Politik

Netizen Peran Kunci Pilpres

KLIK BALIKPAPAN – Komunitas digital alias netizen memiliki peran kunci dalam proses pemenangan Pilpres 2024. Peranan netizen dinilai memberi pengaruh besar terhadap perolehan suara para calon presiden mendatang.

Hal itu terungkap dalam survei terbaru LSI Denny JA yang dirilis bulan Juli.

Direktur CPA-LSI Denny JA, Ade Mulyana, menjelaskan ada tiga kantong suara yang memberi suara besar dan memengaruhi hasil Pilpres 2024. Yakni, kantong suara suara wong cilik, kantong suara pemilih Islam, dan kantong suara netizen.

Ia mengungkap, salah satu temuan penting dari hasil survei terbaru LSI Denny JA, saat ini untuk pertama kalinya dalam sejarah, dua tahun menjelang Pilpres 2024, netizen ini jumlahnya sudah 50 persen lebih.

“Memang ini khusus untuk pengguna Facebook. Bahkan untuk pengguna WhatsApp dan WhatsApp grup mencapai 60 persen,” beber Ade. Temuan itu ia ungkapkan dalam diskusi virtual XYZ+ bertajuk: Netizen Menentukan Pemenang Pilpres 2024, yang dihelat Sabtu 16 Juli 2022.

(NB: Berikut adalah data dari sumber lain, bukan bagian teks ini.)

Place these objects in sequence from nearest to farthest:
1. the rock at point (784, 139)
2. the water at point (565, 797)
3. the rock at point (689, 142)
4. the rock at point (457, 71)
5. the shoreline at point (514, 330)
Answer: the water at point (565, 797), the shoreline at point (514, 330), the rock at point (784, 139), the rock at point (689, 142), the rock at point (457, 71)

“Jadi dengan jumlah di atas 50 persen ini, maka kami kategorikan netizen menjadi kantong suara besar baru, selain kantong-kantong suara besar yang lama. Seperti kantong suara besar pemilih muslim dan dari wong cilik,” jelasnya.

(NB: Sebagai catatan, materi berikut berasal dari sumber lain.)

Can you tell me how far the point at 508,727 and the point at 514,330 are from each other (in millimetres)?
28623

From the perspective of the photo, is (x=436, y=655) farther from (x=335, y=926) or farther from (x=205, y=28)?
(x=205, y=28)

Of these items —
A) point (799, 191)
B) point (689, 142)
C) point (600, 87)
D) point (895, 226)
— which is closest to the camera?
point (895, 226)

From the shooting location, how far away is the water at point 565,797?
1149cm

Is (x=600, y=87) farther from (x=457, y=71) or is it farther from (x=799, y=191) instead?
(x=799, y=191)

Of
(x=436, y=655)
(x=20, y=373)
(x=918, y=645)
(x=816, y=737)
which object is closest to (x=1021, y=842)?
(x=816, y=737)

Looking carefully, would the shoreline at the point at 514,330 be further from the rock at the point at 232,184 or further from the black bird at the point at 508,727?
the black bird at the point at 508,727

Ia memaparkan pada survei nasional mendatang pihaknya akan lebih concern menggali lebih dalam dan detil data di lapangan mengenai potensi masing-masing pengguna platform media sosial.

“Termasuk Instagram, YouTube, Twitter dan juga TikTok,” ujarnya.

Fenomena munculnya kantong suara baru yang potensial dalam hal ini suara netizen sebagai penentu dalam pemilu pernah terjadi di Filipina.

Putra mantan diktator Ferdinand Marcos, Ferdinand Marcos Jr. berhasil memenangkan pemilu dan menjadi orang nomor satu di Filipina, berkat kampanye digital yang masif.

“Ada dua kesamaan antara kondisi di Indonesia dan di Filipina,” jelas Ade.

Ia mengatakan, Filipina dengan pemerintahan Marcos saat itu dinilai sebagai rezim diktator. “Kita juga pernah mengalami masa-masa orde baru, zaman Orba. Itu kesamaan pertama,” jeals Ade.

Persamaan berikutnya, mayoritas pemilih di Filipina berasal dari kalangan muda.

“Kemungkinan, di Indonesia pada 2024 juga sama. Mayoritas pemilih, mereka yang berusia muda,” terangnya. Dengan kesamaan ini ada kekhawatiran semisal short-term memory dari pengguna media sosial bahwa mereka terkesan cepat lupa ingatan.

Meski masa lalu Marcos pernah jadi diktator, namun saat putranya melakukan pencitraan di media sosial, disrupsi informasi mungkin terjadi. Terlebih pemilih muda tidak merasakan era diktator itu berkuasa.

“Jadi memang akan mudah terpengaruh kampanye-kampanye di media sosial, meski hanya pencitraan. Ini memang jadi tantangan terbesar bagaimana nanti kita menghadapi Pilpres, jika berkaca dari pengalaman Filipina yang baru saja memenangkan Marcos Jr,” jelasnya.